Evolution also does structured play a lot better than some other management sims, though those expecting the “all-new narrative featuring iconic characters from across the franchise” are going to be disappointed. The three competing divisions — Science, Entertainment, and Security — will task you with contracts which, initially, provide an excellent tutorial. Completing contracts for a certain division increases your reputation with them, and lowers it with the others. Let your reputation with one fall too low, and you run the risk of them cutting the power, destroying enclosure fences, or infecting your dinos with disease. At which point, you just click on the thing you want to not be happening anymore and wait a few minutes. This is where the supposed narrative comes in, but it really just boils down to fuzzy cameos who quip at you for a few seconds at a time from the upper right corner of the screen. Is Goldblum good? Yes, he’s good, he’s Goldblum, why even ask? But a selection of Goldblum quotes does not a cohesive narrative make. I’m so sorry Jeff.

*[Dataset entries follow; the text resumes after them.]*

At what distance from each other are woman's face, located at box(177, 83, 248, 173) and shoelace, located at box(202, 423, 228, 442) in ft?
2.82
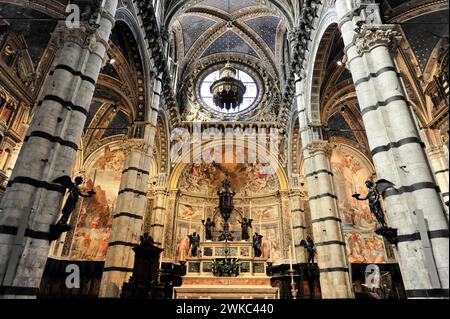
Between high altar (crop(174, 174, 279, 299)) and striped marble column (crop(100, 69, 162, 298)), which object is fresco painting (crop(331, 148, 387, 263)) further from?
striped marble column (crop(100, 69, 162, 298))

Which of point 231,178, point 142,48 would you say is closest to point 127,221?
point 142,48

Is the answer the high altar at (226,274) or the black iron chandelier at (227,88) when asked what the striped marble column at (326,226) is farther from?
the black iron chandelier at (227,88)

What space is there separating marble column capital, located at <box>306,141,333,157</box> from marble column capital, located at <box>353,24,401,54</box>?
428 cm

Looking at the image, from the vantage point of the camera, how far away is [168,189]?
17078 millimetres

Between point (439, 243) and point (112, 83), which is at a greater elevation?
point (112, 83)

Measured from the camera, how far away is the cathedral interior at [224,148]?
16.5 ft

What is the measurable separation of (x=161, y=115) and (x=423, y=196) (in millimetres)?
11901

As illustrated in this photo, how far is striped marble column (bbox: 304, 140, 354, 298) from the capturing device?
8078 mm

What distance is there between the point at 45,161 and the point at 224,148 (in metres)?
14.2
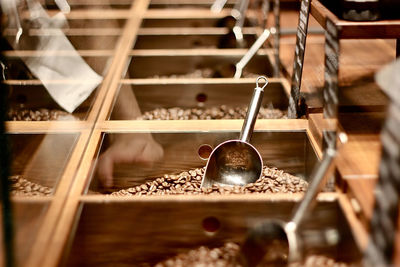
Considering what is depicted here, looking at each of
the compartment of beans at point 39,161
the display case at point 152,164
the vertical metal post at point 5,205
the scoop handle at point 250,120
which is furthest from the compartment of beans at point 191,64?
the vertical metal post at point 5,205

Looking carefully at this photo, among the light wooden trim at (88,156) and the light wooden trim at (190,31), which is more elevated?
the light wooden trim at (88,156)

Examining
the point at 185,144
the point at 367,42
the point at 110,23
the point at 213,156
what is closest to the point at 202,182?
the point at 213,156

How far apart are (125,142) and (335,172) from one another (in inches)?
26.9

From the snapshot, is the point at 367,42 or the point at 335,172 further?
the point at 367,42

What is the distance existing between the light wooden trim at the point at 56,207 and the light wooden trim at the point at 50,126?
46 millimetres

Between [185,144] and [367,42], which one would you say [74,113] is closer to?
[185,144]

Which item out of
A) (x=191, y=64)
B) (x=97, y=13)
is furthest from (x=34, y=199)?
(x=97, y=13)

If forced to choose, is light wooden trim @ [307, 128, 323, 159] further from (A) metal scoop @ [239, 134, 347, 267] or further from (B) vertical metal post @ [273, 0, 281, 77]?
(B) vertical metal post @ [273, 0, 281, 77]

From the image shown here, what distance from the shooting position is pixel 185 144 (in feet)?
5.17

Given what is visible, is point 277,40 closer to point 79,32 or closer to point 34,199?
point 79,32

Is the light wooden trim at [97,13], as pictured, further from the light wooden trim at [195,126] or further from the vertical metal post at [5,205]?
the vertical metal post at [5,205]

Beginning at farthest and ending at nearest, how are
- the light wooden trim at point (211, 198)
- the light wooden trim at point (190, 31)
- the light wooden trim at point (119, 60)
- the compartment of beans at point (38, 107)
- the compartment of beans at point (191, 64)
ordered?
the light wooden trim at point (190, 31), the compartment of beans at point (191, 64), the light wooden trim at point (119, 60), the compartment of beans at point (38, 107), the light wooden trim at point (211, 198)

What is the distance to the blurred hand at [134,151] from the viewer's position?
1529mm

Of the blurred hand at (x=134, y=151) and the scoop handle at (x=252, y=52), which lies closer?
the blurred hand at (x=134, y=151)
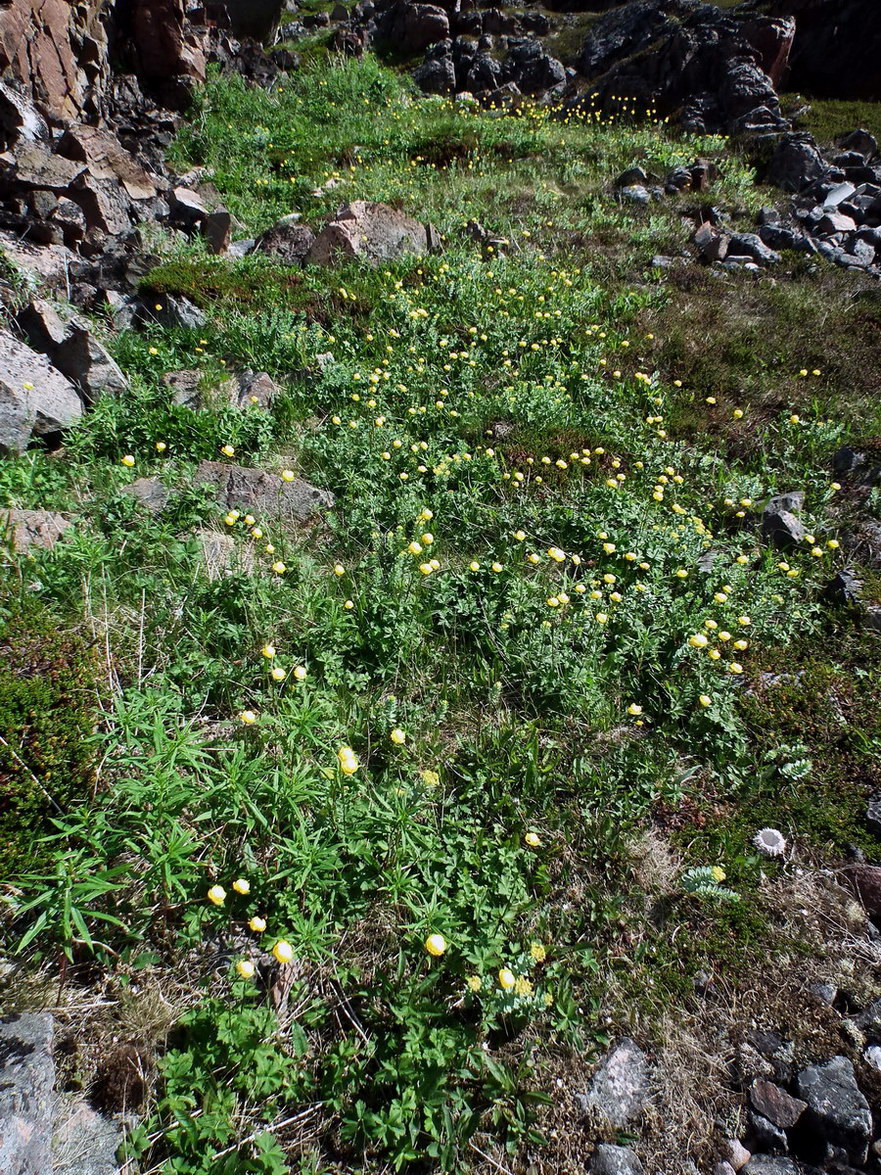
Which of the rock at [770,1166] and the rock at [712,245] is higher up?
the rock at [712,245]

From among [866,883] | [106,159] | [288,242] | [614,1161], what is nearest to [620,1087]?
[614,1161]

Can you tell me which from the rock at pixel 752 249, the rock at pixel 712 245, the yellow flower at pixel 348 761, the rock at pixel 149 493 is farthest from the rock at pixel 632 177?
the yellow flower at pixel 348 761

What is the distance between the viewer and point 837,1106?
8.50ft

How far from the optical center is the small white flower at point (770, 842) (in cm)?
338

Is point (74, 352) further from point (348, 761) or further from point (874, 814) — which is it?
point (874, 814)

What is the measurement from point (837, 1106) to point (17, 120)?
44.6 ft

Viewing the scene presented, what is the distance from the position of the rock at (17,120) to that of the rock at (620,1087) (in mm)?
12000

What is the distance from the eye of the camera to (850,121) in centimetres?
1352

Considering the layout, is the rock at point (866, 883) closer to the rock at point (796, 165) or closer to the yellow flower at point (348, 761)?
the yellow flower at point (348, 761)

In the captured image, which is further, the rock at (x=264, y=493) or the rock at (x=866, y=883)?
the rock at (x=264, y=493)

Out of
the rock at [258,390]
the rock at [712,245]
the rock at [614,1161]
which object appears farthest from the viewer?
the rock at [712,245]

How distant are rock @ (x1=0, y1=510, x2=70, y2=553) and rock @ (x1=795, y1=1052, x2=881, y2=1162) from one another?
4610 millimetres

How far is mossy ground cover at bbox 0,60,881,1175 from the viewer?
2.55m

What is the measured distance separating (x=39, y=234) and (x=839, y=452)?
880 centimetres
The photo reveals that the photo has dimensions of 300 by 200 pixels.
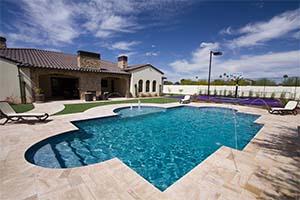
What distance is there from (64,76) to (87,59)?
4125mm

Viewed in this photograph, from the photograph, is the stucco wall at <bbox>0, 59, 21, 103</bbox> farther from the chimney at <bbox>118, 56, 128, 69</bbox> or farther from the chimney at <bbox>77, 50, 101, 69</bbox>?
the chimney at <bbox>118, 56, 128, 69</bbox>

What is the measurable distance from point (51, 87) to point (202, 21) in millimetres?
18990

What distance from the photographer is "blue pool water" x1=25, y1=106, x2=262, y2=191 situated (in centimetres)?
385

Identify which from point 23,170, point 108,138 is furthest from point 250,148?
point 23,170

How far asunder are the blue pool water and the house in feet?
28.9

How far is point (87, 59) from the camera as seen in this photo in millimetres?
15586

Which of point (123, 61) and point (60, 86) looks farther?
point (123, 61)

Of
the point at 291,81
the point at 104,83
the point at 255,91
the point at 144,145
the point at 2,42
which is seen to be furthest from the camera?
the point at 104,83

Is it fun to put four T-Rexes into the same enclosure for a prehistoric battle royale? Of course! Is it fun to release starving packs of velociraptors at your guests while they’re buying plastic dinosaur fossils from the gift shop? Again, why even ask? It’s impossible for these things not to be fun, but Jurassic Park: Operation Genesis nailed this stuff fifteen years ago. Heck, the original DOS Theme Park, which is 24 years old, has more customization and building options than Evolution. These are absolutely the most beautifully rendered, impeccably sound designed and stunningly realistic digital dinosaurs money can buy you at this point, but that’s really all Evolution has going for it.
With a time control option, some altered guest behaviour, a bit more complexity, and a bigger selection of customization options, Evolution could still be something special. It’s going to need some serious modding, but hey, as a great man once said, life will…
…nope, just checked, there’s literally no mod support. Screw it then.